Brief =
Reproduce, word for word, the stretch of the article on Mike Pompeo's trip to North Korea from "Mr. Pompeo, who" through "Iran nuclear deal.".

Extracted text =
"""

Secretary of State Mike Pompeo en Route to North Korea

Mike Pompeo, first the Director of the Central Intelligence Agency (CIA) before State Department nominee, left, with President Donald J. Trump, right. (Photo: AP)
Mike Pompeo, first the Director of the Central Intelligence Agency (CIA) before State Department nominee, left, with President Donald J. Trump, right. (Photo: AP)

Mike Pompeo, first the Director of the Central Intelligence Agency (CIA) before State Department nominee, left, with President Donald J. Trump, right. (Photo: AP)

Secretary of State Mike Pompeo is currently en route to North Korea ahead of a historic meeting between President Donald Trump and Kim Jong Un. Mr. Pompeo will be arriving for his second known visit to the country shortly and has meetings scheduled.

Mr. Pompeo, who was nominated by President Donald Trump to replace Rex Tillerson, received more than a dozen Democratic votes in favor of his CIA confirmation in the U.S. Senate. However, he received only 6 Democratic votes for his confirmation to head up the State Department.

Angus King, I-Maine, also voted to confirm Mr. Pompeo.

President Trump said the date and time of the highly-anticipated meeting with Kim have now been agreed upon. However, he has yet to reveal where or when it will happen, though he revealed it while announcing his plan to withdraw from the Iran nuclear deal.

"""

Exercise data =
"""

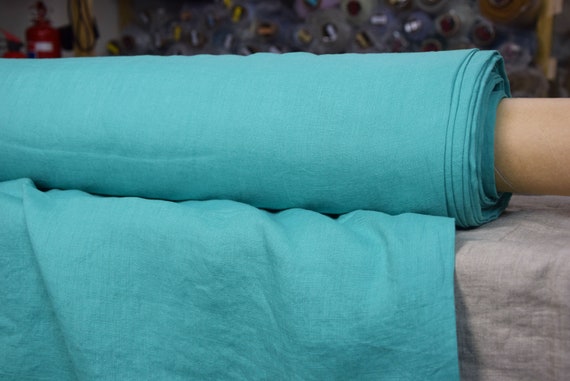 Pure 100% linen fabric Aura Neptune Green 125gsm. Washed-softened, dense. Temporarily OUT OF STOCK.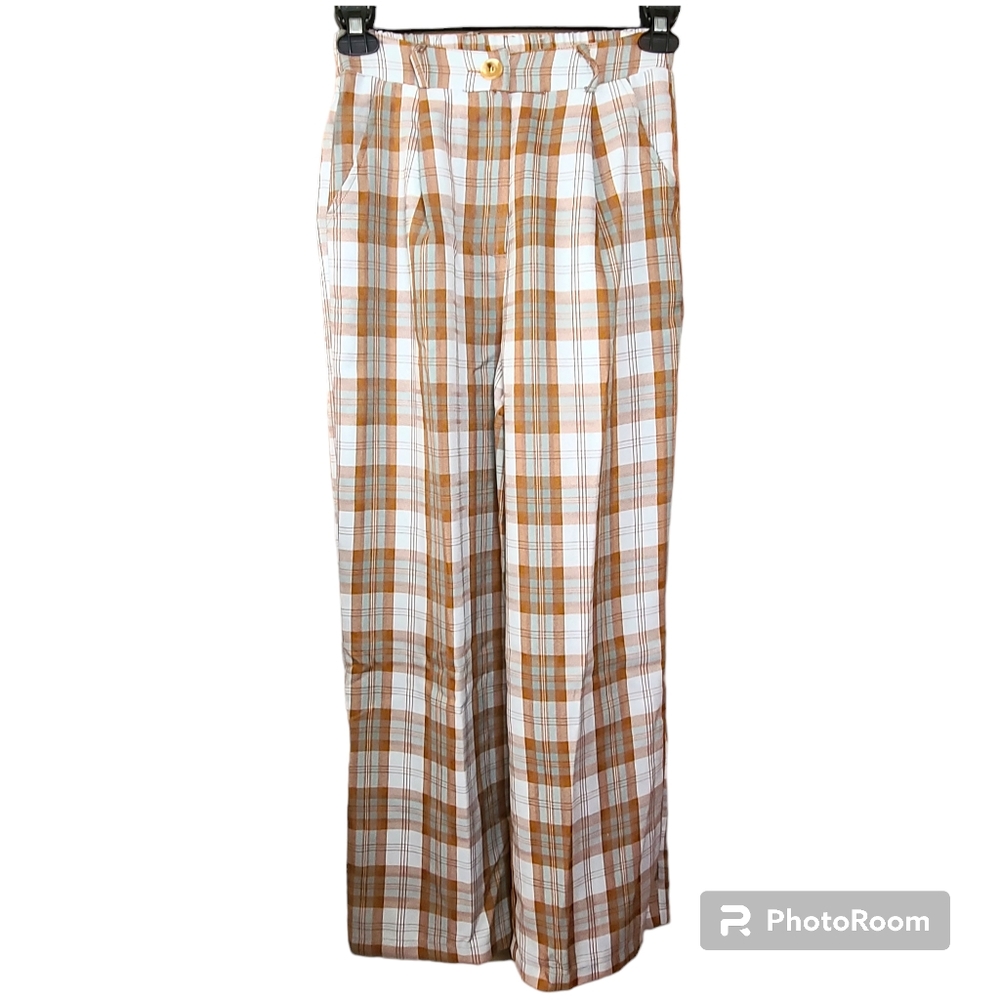 NWT Listicle Size Small Sky Blue Brown Plaid Pleated Wide Leg Trouser Pants - Picture 5 of 16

"""

Answer section =
Mr. Pompeo, who was nominated by President Donald Trump to replace Rex Tillerson, received more than a dozen Democratic votes in favor of his CIA confirmation in the U.S. Senate. However, he received only 6 Democratic votes for his confirmation to head up the State Department.

Angus King, I-Maine, also voted to confirm Mr. Pompeo.

President Trump said the date and time of the highly-anticipated meeting with Kim have now been agreed upon. However, he has yet to reveal where or when it will happen, though he revealed it while announcing his plan to withdraw from the Iran nuclear deal.